As time went on, Sears kept shrinking - closing hundreds of stores and getting rid of more than 60 percent of its employees in less than three years. But it also continued losing money, racking up more than $11 billion in losses since 2011.

Q: The company planned to reorganize in bankruptcy. Why is it now at risk of shutting down?

A: It's possible ESL won't emerge as the winning bidder, and it's not clear whether the company has any other offers from buyers who want to save, rather than liquidate, Sears. An attorney representing Sears creditors told the U.S. Bankruptcy Court at a hearing Tuesday in New York that it continues to have "significant concerns" about ESL's bid.

The concerns creditors have about ESL's bid have to deal, in part, with financial dealings between Lampert, ESL and Sears. The creditors say those transactions "may be part of an extended pattern of conduct that served to benefit certain (insider) equity holders," according to court filings. ESL denied those allegations.

Q: What are the potential outcomes?

A: Lampert's ESL has said it will strive to keep Sears in business if it wins the bid. But even if the company liquidates, the Sears Home Services business or brands like Kenmore and DieHard could live on. ESL also has said it would bid on some pieces of the business individually. It's also possible that someone could buy Sears' intellectual property and try to bring the brand back online or in bricks-and-mortar stores.

Q: Will more stores close?

A: Sears has already closed or announced plans to close 262 Sears and Kmart stores by late March. Lampert's ESL has said it wants to buy the remaining 425 stores in the bankruptcy auction, though it could change its bid or decide to close more stores after buying the company. If Lampert's push to keep the company alive fails, the fate of the stores will depend who ends up buying Sears' assets.

Q: What will happen to Sears' employees?

A: If Lampert wins the bankruptcy auction and keeps Sears in business, his fund has said it expects to employ up to 50,000 people. If Sears goes out of business, those jobs would disappear. The company said it had 68,000 employees, including 32,000 full-time workers, when it filed for bankruptcy in October.

Q: If there's a chance to keep stores open and workers on the job, why wouldn't the court automatically choose that option?

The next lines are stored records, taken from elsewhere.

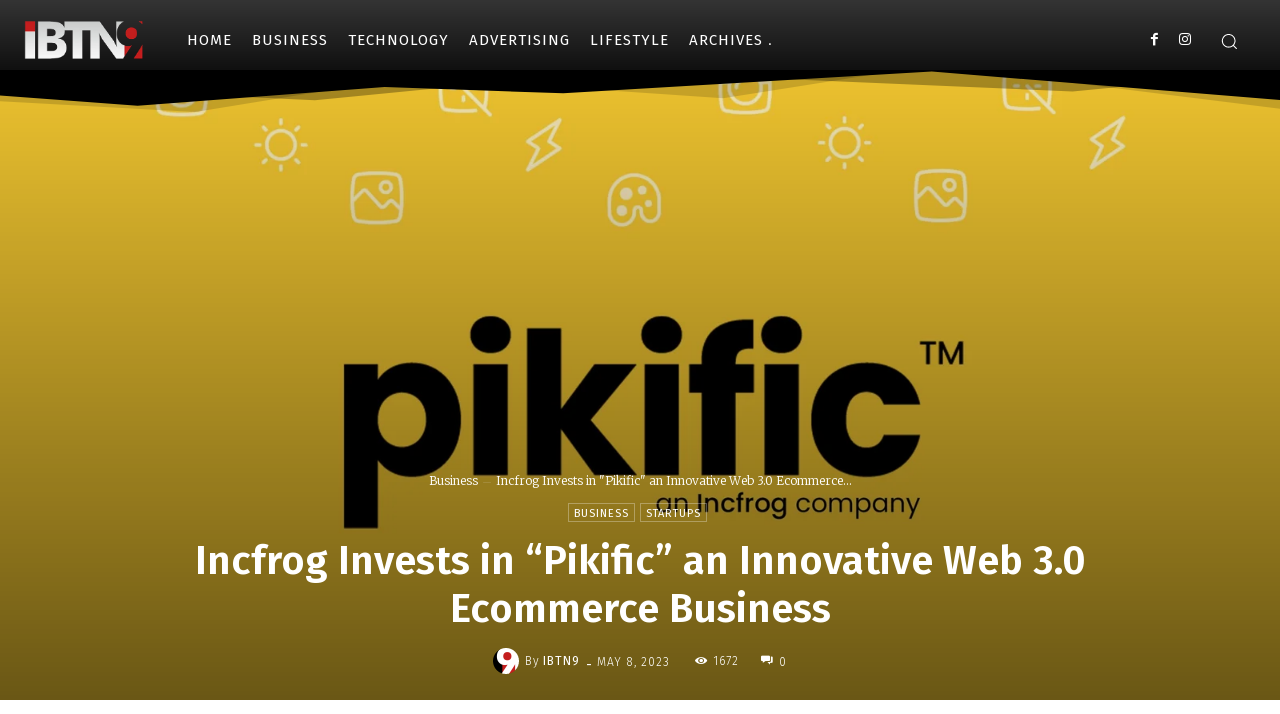

--- FILE ---
content_type: text/html; charset=utf-8
request_url: https://www.google.com/recaptcha/api2/aframe
body_size: 267
content:
<!DOCTYPE HTML><html><head><meta http-equiv="content-type" content="text/html; charset=UTF-8"></head><body><script nonce="YQirVZ2doigKvJPt5B2mQw">/** Anti-fraud and anti-abuse applications only. See google.com/recaptcha */ try{var clients={'sodar':'https://pagead2.googlesyndication.com/pagead/sodar?'};window.addEventListener("message",function(a){try{if(a.source===window.parent){var b=JSON.parse(a.data);var c=clients[b['id']];if(c){var d=document.createElement('img');d.src=c+b['params']+'&rc='+(localStorage.getItem("rc::a")?sessionStorage.getItem("rc::b"):"");window.document.body.appendChild(d);sessionStorage.setItem("rc::e",parseInt(sessionStorage.getItem("rc::e")||0)+1);localStorage.setItem("rc::h",'1769114715703');}}}catch(b){}});window.parent.postMessage("_grecaptcha_ready", "*");}catch(b){}</script></body></html>

--- FILE ---
content_type: application/javascript; charset=utf-8
request_url: https://fundingchoicesmessages.google.com/f/AGSKWxX5DnZWSkRZm9vWTlyNMUPk-qq2n-krZN-oVxXXHdOHK-sApMkZ9APenQf7dQbgINn4ku5tFlL6gk0RgYW7Kj6ENJsyq_-mERNMMhz3FROt1_hKgtYz_jLMSFhS54hj_JBx7GJK4A3uXBpUtv9XbvDKmPgMgif-E8a06r48Zsi5my1Nlh_TZj-X2e6f/_/300x250px-/adv-div-/adsame./new_oas./oas-config.
body_size: -1288
content:
window['5b3711f3-17d4-4753-914f-b1f68fbcf6ed'] = true;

A: Bankruptcy courts would generally rather not liquidate a company that has a chance of succeeding after exiting bankruptcy. But the priority is recovering as much of the money the company owes as possible, and the judge could decide it would be better to sell the remaining assets immediately to pay back the company's lenders.

Q: What happens next?

A: Sears will aim to notify the Bankruptcy Court of the auction results by Wednesday, according to a timeline approved by the court. Other parties have eight days to challenge the outcome in court. Ultimately, a judge has to approve the sale of Sears' assets, a decision expected in the coming weeks.